There goes Robert Hale; I must remember to thank him.

-1 ( +0 / -1 )

Simply because a business model has myriad flaws and is resistant to reform, don't assume that activist investors are an inherently good thing.

Most are simply looking to make a quick buck by asset stripping a company to the bone, even if they cover this in trendy euphemisms.

1 ( +2 / -1 )

"Activist Investor" is generally just a self styled name adopted by a "Corporate Raider" and designed to feel more PC to the business and media world . Still early doors at Olympus and we will see, but nobody should be fooled by (and everyone wary of) the AI moniker.

0 ( +1 / -1 )

Well, good to see there is some kind of positive change happening in corporate Japan. That being said, the Ghosn case is still very fresh in my mind, so to be perfectly honest, I don't trust the Japanese. They are praising foreign investors now because they are bringing about growth, but I bet that as soon as they get a chance to, they will want to take back power and exclude foreign management, or even worse, repeat the whole nissan debacle again.

0 ( +0 / -0 )

"All hail foreign ownership!"

Japan pretty much created its own downfall anyway. Foreign owners will finally start moving things around for the better. Look at Sony, foreign owners forced positive changes where Sony focuses on creating good gaming devices instead of Sony rice cookers!!

Don't get drunk on an economic bubble! That's the lesson that all nations can learn from Japan.

-1 ( +0 / -1 )

Takeuchi said Hale never told Olympus to sell the camera business, only that he "pointed out issues, like other external directors".

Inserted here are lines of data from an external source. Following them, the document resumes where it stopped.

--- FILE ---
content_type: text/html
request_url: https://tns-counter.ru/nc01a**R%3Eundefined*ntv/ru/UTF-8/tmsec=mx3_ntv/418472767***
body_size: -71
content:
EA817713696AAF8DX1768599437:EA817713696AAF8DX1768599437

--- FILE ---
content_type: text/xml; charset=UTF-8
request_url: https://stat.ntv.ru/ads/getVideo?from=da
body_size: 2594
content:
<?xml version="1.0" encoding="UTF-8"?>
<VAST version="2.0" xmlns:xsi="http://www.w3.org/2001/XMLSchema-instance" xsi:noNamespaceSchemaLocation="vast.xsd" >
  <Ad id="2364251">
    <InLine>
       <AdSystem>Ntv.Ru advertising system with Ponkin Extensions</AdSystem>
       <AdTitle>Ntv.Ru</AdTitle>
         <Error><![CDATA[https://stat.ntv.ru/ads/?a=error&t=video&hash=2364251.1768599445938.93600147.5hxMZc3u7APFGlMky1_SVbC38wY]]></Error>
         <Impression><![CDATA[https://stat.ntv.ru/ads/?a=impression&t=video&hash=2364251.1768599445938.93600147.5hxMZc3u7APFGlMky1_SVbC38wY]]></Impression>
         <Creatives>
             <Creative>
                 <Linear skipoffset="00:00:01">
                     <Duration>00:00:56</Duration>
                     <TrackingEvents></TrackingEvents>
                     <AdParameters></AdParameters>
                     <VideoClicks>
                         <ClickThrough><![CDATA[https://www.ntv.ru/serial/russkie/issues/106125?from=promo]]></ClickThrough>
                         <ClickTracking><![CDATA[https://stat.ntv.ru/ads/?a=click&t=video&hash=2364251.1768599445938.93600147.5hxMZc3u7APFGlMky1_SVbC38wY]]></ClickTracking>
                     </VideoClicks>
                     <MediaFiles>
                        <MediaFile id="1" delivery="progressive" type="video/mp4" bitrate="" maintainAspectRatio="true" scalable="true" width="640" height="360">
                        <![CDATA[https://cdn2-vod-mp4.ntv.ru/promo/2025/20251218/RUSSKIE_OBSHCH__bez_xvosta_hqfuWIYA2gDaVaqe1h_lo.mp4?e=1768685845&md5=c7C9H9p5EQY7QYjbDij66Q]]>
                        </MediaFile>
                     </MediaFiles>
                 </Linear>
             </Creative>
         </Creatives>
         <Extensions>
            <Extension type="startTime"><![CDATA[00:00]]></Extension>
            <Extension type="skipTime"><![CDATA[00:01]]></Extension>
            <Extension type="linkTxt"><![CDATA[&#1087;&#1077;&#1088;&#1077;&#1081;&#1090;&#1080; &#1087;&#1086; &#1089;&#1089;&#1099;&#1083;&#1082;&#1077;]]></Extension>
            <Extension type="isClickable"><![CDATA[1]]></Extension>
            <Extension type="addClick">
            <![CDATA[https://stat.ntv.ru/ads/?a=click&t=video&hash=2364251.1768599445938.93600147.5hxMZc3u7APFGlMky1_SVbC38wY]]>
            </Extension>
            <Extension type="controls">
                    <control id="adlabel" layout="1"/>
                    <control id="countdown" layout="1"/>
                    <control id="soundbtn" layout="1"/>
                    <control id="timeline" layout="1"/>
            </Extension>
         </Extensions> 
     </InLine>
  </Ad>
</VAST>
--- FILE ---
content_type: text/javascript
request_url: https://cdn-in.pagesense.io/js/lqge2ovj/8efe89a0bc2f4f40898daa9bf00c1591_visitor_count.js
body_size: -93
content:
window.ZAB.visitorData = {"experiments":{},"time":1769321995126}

The other external directors were a problem?

2 ( +2 / -0 )

Japan's change is being forced by external governance. Low performance and low productivity puts downward

pressure on share price that has led to foreign owners coming in to takeover weak Japanese companies. Japanese companies are realizing what majority rule really means with shareholder ownership. The new foreign owners are Kicking out bad management and founding families from their thrones. Kingdoms will fall in Japan and we will finally see the needed change in Japan Inc. "All hail foreign ownership!"

0 ( +1 / -1 )

I've seen these group dynamics play out in institution after institution ... educational, journalistic, governance, religious, scientific, and even NPO's.

— Communities become institutionalized for commodification.

— This trend is led by those high in 'dark-triad' personality traits ... narcissists, opportunists, and psychopaths.

— Traditions, rules, and algorithms displace empathetic paths of communication.

— Credentialism displaces meritocracy

— Social status in the hierarchy tends to become more highly correlated with extraction of resources from those of of lower status, rather than creativity or production of wealth.

— Given enough time, mission drift, corruption, and eventual collapse are inevitable, wise management can only postpone the inevitable, relatively fair and egalitarian communities are as ephemeral as Mayflies.